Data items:
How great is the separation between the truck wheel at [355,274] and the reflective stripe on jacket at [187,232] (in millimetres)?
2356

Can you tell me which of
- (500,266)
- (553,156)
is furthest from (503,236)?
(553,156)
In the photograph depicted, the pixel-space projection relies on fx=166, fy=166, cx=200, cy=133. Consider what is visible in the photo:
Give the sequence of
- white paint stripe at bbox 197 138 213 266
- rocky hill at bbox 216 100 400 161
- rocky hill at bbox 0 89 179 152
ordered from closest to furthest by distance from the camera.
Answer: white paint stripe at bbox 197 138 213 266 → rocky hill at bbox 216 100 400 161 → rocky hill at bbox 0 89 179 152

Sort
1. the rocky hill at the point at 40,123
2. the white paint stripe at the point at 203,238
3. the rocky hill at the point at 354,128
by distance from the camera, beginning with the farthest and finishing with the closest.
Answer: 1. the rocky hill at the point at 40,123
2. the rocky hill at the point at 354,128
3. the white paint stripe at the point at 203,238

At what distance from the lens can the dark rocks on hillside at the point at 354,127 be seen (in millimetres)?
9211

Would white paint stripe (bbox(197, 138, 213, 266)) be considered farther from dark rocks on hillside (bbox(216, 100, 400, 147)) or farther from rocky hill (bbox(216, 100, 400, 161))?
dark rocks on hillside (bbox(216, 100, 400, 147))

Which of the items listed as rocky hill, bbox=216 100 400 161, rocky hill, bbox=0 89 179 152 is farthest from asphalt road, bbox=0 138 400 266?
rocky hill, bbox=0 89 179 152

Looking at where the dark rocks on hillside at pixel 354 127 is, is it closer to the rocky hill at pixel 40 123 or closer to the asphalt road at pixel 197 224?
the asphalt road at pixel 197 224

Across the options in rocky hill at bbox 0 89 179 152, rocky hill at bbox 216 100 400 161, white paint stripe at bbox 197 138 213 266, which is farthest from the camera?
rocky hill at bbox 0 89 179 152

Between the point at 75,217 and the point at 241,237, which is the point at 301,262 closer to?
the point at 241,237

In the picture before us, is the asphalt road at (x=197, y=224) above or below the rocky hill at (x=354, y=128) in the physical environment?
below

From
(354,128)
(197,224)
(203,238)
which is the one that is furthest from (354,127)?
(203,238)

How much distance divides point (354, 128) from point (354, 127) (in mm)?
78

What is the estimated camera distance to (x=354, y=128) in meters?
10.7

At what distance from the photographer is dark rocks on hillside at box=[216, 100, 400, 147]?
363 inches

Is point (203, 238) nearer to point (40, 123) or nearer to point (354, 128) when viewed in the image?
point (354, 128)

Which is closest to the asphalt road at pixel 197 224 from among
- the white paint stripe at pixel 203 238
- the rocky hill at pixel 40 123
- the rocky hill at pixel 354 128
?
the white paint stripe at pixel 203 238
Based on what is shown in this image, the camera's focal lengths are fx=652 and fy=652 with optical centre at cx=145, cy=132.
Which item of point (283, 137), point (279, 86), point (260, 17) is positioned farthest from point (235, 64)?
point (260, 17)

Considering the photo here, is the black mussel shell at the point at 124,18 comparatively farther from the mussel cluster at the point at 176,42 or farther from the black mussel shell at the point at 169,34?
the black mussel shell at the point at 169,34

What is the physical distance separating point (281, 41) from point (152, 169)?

What you have to do: Write out again, exactly, the lines from the one holding "Based on what" through the end of the listing, with both ends included.

Correct answer:
Based on what is shown in this image, the camera's focal lengths are fx=652 and fy=652 with optical centre at cx=145, cy=132.
Which item of point (283, 137), point (279, 86), point (260, 17) is positioned farthest from point (235, 64)?
point (260, 17)

Considering the photo here, is the black mussel shell at the point at 124,18 comparatively farther from the mussel cluster at the point at 176,42 or farther from the black mussel shell at the point at 169,34?
the black mussel shell at the point at 169,34

What is the physical distance separating point (281, 41) from point (152, 169)?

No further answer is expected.